Letter from a ‘foreign news outlet’

Dear Quartz;

I’d like to thank your Asia correspondent Steve Mollman for lumping the Vanuatu Daily Post in with the Tehran Times in his list of news outlets who ‘totally back‘ China’s South China Sea policy. Last time, it took a category 5 cyclone that wiped out half the country for Vanuatu to get any mention in the US media.

I’m just sorry that we had to get mentioned in such a flatly jingoistic article as this.

Our newspaper doesn’t ‘totally support’ any of China’s policies. We’re also not crazy about a lot of American policies in the Pacific, and Australia—described by George W. Bush as the ‘sheriff’ in our neck of the ocean—well, they don’t get many hurrahs from us either.

Frankly, nobody seems to notice us until we’re underfoot.

But when our Prime Minister endorses China’s South China Sea policy, we report on that. Because it’s noteworthy and in the public interest. That’s what we call journalism.

You might have a different definition. But that’s just you.

China makes no bones about what they expect from Vanuatu’s government. ‘We don’t have any hidden agenda,’ one diplomat told me. ‘We give you aid, and you support our policies. That’s how it works.’

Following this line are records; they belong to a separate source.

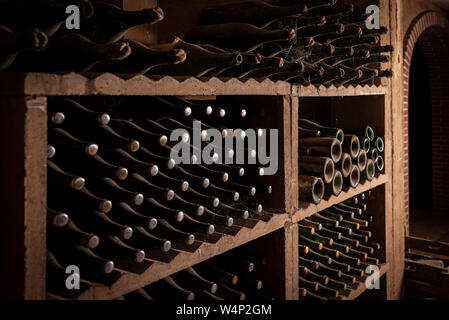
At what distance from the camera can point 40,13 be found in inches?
41.8

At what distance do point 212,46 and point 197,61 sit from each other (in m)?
0.12

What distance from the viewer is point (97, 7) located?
3.85 feet

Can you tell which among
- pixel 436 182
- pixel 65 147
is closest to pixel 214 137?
pixel 65 147

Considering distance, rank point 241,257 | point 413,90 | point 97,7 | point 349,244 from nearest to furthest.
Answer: point 97,7
point 241,257
point 349,244
point 413,90

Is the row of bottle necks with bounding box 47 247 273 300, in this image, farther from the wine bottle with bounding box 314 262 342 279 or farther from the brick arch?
the brick arch

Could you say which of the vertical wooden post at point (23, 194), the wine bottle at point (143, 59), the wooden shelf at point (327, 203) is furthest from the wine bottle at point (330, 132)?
the vertical wooden post at point (23, 194)

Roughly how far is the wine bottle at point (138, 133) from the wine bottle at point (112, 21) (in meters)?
0.26

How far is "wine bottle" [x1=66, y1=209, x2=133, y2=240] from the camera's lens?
4.02ft

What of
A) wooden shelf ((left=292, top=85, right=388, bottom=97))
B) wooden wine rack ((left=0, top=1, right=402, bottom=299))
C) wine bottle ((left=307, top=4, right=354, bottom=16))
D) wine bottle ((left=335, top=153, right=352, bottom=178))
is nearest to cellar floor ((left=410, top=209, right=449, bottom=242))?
wooden shelf ((left=292, top=85, right=388, bottom=97))

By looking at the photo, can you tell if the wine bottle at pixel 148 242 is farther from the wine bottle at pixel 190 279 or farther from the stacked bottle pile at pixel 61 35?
the stacked bottle pile at pixel 61 35

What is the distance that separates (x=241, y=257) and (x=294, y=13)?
3.27 ft

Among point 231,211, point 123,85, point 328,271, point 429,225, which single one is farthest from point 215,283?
point 429,225

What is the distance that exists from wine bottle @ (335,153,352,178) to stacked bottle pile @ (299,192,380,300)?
28 cm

That, I’m afraid to say, is the reality in this country, which still ranks among the Least Developed Nations according to the UN. Virtually all aid comes with geopolitical strings attached, no matter what the source. And Vanuatu, poised on the edge of the Coral Sea, only a short flight from the populated coast of Australia, is of strategic interest to China and the USA alike.

It may be galling for us to live with the realisation that we’re only getting new roads, wharves and airports because of their strategic value to our superpower neighbours. But what choice do we have, realistically?

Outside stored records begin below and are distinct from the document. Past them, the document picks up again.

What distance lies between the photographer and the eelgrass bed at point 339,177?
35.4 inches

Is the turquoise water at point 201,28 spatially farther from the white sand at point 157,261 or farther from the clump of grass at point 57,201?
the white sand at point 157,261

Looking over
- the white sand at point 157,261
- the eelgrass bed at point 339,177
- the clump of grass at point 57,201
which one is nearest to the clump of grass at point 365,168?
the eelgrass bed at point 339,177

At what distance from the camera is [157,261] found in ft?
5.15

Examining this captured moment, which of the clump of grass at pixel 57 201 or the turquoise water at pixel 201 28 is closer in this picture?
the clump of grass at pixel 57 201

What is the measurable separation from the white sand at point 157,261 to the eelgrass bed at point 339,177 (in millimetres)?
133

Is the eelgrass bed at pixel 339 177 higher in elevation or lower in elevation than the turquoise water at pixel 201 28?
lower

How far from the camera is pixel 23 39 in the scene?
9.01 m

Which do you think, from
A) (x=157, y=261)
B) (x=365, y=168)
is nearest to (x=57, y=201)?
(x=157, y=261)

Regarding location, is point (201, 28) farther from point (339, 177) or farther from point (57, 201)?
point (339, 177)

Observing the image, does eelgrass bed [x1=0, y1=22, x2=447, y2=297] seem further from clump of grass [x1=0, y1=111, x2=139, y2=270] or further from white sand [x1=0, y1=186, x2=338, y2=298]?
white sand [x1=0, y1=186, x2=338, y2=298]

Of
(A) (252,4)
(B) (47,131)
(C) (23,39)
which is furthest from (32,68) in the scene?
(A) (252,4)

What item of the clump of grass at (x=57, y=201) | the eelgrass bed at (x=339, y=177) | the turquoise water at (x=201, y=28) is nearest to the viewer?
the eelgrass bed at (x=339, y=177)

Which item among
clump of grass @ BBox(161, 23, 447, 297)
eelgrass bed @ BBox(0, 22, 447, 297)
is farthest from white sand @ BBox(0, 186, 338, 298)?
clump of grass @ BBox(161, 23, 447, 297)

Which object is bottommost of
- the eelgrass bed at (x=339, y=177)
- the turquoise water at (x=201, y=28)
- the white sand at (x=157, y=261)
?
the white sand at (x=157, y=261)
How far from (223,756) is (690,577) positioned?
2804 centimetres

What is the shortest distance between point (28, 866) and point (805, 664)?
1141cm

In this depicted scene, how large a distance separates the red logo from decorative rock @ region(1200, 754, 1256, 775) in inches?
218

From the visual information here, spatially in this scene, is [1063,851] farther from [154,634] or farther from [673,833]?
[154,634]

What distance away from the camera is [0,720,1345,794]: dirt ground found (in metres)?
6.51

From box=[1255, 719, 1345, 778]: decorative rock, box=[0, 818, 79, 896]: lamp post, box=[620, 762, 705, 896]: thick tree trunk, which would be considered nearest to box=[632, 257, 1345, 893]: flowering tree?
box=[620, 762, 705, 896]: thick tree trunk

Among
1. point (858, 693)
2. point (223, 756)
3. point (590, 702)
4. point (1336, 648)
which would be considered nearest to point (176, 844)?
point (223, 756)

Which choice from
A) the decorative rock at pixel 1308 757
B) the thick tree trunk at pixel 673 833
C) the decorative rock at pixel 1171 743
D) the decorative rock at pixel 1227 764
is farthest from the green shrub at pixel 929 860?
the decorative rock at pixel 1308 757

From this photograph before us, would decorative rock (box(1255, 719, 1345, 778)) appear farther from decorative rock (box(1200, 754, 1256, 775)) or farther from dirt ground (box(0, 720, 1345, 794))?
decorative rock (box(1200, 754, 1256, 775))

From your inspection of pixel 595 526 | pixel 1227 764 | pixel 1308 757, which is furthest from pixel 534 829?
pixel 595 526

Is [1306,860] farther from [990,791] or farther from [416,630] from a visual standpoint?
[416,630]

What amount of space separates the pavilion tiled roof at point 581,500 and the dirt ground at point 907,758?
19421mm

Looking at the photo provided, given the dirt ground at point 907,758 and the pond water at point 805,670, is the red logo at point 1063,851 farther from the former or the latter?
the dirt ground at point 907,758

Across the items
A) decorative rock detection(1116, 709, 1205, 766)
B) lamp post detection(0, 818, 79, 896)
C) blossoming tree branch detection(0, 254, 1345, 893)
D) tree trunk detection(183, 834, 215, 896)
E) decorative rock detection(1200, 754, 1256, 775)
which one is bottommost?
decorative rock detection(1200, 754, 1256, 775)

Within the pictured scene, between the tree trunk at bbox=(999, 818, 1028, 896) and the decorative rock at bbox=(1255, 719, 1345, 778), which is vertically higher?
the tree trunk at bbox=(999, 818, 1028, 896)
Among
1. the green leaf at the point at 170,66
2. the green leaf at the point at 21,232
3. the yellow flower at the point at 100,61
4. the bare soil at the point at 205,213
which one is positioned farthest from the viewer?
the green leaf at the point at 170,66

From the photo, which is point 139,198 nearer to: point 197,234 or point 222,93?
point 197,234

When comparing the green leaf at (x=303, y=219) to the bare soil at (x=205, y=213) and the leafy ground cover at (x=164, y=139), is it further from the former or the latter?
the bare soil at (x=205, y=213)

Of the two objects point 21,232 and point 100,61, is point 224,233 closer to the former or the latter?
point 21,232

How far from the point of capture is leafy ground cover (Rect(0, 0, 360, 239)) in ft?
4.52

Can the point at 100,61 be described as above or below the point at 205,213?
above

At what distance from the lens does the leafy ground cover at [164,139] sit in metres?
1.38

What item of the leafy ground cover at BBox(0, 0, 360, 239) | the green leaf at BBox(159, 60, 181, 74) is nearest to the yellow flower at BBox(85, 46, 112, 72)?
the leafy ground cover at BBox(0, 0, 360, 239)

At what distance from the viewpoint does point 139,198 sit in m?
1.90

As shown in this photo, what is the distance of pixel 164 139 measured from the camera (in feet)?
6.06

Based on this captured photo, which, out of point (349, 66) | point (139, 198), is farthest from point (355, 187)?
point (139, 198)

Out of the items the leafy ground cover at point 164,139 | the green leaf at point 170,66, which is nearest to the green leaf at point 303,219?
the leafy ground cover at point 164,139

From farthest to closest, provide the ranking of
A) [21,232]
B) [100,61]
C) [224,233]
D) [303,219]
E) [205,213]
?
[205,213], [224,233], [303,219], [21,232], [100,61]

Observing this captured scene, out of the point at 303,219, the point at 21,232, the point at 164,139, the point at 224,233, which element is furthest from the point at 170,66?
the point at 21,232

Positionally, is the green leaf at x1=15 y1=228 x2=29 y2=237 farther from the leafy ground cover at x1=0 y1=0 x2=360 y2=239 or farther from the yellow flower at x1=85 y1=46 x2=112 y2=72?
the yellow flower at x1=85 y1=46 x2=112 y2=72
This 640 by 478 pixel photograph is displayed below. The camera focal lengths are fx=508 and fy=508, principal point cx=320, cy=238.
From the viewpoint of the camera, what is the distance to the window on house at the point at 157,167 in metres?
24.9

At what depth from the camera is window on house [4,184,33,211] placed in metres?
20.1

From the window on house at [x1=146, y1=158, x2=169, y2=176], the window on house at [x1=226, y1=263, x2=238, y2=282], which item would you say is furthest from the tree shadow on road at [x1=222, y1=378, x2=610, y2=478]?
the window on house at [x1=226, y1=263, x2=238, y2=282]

The plight of small countries throughout the Pacific is to be viewed as little more than squares on a pan-Pacific chessboard.

The last time this game got played out in anger, our nation served as the staging ground for the Solomon Islands campaign. Over the course of World War II, over a million US servicemen passed through the Espiritu Santo military base.

Michener’s classic Tales of South Pacific is largely set there.

In 2017, the Shanghai Construction Group will complete construction of a brand-new 360 metre wharf on that island. It seems China’s memory is a little longer than others’. Probably because they suffered more—and longer—than most other nations at that time.

Not to put too fine a point on it, even if Vanuatu is dancing to the tune of a new master, not much has changed in the great game. In the mean time, excuse us if we feel the need to report the news.